• Brano da leggere:

Bisogna fare i bravi altrimenti le maestre ti fanno sedere sulla “sedia camomilla” e ci resti fin quando non ti calmi. Sulla sedia ci vanno soltanto i bambini cattivi. Una punizione orrenda che per una intera classe di un asilo di Lettere veniva giustificata dalle due maestre, tanto che gli amichetti delle due piccole vittime si erano convinti: «Li fanno sedere perché sono cattivi. Loro fanno i cattivi e devono stare sulla “sedia camomilla” fino a quando non fanno i bravi».

E sulla sedia della vergogna i bambini di appena cinque anni, ma anche meno, non erano soltanto costretti a stare seduti, ma addirittura erano bloccati con del nastro adesivo intorno alle mani, con il viso rivolto verso una parete.

Tutto questo orrore è stato scoperto da due mamme che hanno iniziato a notare comportamenti inconsueti nei loro figli, perché i piccoli hanno cominciato a evidenziare disturbi del sonno, oltre a non trattenere i bisogni. Un chiaro segnale di regressione rispetto alla loro età. «Cosa è la sedia camomilla?» hanno chiesto i genitori dei piccoli alunni e la risposta è stata quella che nessun genitore avrebbe mai voluto udire: «E’ la sedia dove le maestre mettono un mio amico che deve calmarsi» e alla domanda successiva, «Perché fanno sedere il tuo compagno sulla sedia camomilla? E’ la sua?» un piccolo testimone risponde: «Sì, quella sedia è sua. Deve stare lì per calmarsi».

• Dati forniti:
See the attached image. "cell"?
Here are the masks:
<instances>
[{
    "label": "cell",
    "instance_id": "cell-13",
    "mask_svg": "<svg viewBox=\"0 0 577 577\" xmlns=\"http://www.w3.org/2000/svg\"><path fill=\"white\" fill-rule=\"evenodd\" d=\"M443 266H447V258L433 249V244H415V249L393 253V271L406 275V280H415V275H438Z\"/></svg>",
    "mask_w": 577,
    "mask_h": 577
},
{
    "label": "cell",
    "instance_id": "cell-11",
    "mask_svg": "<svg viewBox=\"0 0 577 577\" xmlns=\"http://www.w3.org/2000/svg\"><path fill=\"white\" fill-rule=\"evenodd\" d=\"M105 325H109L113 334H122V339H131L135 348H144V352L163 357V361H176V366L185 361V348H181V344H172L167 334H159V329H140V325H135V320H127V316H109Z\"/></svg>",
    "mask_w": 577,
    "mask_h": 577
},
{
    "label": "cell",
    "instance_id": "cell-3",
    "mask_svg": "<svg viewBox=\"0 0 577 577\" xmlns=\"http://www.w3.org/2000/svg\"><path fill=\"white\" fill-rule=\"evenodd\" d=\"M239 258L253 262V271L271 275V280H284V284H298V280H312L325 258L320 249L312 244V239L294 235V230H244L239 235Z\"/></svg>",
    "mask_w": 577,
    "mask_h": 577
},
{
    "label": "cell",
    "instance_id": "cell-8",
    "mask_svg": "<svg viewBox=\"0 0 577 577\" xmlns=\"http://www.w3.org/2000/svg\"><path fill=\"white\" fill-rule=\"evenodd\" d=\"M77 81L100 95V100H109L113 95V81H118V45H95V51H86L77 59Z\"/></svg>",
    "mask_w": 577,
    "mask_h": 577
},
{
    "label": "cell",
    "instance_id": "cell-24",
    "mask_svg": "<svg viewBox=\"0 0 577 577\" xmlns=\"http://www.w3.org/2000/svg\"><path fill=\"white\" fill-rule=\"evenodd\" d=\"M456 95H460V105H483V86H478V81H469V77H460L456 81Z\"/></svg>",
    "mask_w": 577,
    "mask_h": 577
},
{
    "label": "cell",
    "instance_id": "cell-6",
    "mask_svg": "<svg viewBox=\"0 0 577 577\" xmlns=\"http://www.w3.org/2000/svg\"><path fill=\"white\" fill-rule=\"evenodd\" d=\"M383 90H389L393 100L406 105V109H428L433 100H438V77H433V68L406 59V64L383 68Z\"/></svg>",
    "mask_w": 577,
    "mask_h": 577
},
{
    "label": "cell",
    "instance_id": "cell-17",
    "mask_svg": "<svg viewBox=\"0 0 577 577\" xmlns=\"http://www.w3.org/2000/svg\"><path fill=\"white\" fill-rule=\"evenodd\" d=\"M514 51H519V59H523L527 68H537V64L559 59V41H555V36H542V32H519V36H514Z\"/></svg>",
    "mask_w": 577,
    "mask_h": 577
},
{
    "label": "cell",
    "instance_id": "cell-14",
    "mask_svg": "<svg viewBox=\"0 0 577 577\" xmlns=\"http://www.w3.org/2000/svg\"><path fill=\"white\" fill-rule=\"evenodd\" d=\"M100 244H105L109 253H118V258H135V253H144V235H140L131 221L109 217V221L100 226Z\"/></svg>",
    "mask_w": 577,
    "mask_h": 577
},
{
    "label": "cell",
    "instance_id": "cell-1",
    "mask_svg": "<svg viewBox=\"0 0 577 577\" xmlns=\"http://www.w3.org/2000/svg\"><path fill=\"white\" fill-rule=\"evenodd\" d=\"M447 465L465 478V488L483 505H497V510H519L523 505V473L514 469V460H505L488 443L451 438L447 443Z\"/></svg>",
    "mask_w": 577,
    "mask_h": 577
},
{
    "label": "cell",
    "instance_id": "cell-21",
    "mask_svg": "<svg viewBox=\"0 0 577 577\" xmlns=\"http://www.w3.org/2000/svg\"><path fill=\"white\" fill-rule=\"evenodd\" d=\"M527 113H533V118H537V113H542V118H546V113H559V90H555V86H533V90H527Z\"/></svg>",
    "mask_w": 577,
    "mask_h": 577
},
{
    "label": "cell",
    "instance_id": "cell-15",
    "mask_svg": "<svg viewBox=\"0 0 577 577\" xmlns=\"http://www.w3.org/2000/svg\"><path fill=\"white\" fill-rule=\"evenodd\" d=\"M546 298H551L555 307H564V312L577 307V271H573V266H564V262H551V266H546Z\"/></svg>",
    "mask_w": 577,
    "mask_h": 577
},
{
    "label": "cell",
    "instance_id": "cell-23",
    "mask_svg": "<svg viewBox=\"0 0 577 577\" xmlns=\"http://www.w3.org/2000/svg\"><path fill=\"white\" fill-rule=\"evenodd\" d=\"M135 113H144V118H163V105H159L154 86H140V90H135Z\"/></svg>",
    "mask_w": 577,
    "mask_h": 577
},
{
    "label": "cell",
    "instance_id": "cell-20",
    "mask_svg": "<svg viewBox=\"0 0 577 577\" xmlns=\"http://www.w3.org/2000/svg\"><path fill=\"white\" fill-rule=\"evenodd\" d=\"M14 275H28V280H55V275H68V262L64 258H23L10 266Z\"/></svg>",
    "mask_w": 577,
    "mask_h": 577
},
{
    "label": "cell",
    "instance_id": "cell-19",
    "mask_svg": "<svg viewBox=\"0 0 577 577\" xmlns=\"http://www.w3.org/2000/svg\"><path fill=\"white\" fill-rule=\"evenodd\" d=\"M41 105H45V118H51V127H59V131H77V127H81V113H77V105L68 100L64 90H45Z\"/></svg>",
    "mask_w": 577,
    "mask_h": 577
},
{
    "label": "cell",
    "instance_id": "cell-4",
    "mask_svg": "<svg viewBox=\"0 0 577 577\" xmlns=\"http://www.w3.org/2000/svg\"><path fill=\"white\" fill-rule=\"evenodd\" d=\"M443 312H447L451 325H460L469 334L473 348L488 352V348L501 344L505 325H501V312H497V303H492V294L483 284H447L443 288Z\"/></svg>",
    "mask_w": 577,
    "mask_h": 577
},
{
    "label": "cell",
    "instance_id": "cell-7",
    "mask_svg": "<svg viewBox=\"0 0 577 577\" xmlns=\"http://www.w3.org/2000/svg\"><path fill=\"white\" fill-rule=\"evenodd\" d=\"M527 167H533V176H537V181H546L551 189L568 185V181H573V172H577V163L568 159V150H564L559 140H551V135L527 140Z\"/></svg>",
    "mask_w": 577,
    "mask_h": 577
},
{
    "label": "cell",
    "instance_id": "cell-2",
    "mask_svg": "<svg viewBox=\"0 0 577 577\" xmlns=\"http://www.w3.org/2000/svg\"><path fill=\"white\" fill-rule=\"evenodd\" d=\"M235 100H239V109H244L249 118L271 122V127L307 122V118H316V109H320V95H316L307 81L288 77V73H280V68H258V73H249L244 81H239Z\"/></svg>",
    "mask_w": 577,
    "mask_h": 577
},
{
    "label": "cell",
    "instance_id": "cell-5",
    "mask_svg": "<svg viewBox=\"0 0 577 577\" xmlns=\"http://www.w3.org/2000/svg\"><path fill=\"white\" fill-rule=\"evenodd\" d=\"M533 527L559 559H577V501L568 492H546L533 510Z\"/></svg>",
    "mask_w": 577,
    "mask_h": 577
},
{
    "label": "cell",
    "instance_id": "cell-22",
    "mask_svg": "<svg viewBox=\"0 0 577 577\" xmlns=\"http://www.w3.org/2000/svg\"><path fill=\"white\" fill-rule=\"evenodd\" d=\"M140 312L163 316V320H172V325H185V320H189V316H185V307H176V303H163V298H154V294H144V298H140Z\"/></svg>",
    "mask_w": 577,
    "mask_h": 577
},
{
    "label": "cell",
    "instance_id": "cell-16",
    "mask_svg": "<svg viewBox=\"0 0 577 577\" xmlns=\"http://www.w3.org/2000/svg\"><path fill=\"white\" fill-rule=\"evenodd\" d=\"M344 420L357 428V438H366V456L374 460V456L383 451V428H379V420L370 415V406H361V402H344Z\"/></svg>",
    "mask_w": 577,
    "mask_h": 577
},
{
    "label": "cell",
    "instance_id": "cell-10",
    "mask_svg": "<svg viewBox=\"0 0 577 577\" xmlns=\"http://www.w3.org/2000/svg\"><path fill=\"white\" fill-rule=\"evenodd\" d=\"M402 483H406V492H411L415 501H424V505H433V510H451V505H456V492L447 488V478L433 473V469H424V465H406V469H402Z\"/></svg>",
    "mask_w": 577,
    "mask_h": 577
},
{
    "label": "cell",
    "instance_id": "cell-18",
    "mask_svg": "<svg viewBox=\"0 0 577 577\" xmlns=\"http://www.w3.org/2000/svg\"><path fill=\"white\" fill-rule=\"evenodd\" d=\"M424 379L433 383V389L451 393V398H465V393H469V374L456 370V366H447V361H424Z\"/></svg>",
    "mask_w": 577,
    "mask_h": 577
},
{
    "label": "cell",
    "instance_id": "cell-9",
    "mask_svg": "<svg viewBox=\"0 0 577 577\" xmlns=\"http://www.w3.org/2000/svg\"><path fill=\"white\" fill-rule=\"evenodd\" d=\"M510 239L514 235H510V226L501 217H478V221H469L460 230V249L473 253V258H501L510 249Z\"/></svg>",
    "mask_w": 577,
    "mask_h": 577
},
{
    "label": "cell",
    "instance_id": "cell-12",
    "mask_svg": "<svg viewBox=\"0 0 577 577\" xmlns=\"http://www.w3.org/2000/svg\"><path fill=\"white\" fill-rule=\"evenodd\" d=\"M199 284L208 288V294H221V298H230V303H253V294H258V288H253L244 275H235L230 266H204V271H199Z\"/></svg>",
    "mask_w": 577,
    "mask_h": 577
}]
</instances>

• Compito da svolgere:
Stabilisci se ciascuna delle seguenti affermazioni concorda con il brano da leggere. Per ognuna rispondi sì o no e cita alla lettera le parole del brano che lo decidono.
1. Sulla sedia i bambini avevano le mani bloccate con del nastro adesivo.
2. Sulla sedia i bambini stavano con il viso rivolto verso la finestra.
3. A scoprire quanto accadeva sono state due maestre.

• La tua risposta:
1. Sì: «erano bloccati con del nastro adesivo intorno alle mani».
2. No: «con il viso rivolto verso una parete».
3. No: «Tutto questo orrore è stato scoperto da due mamme».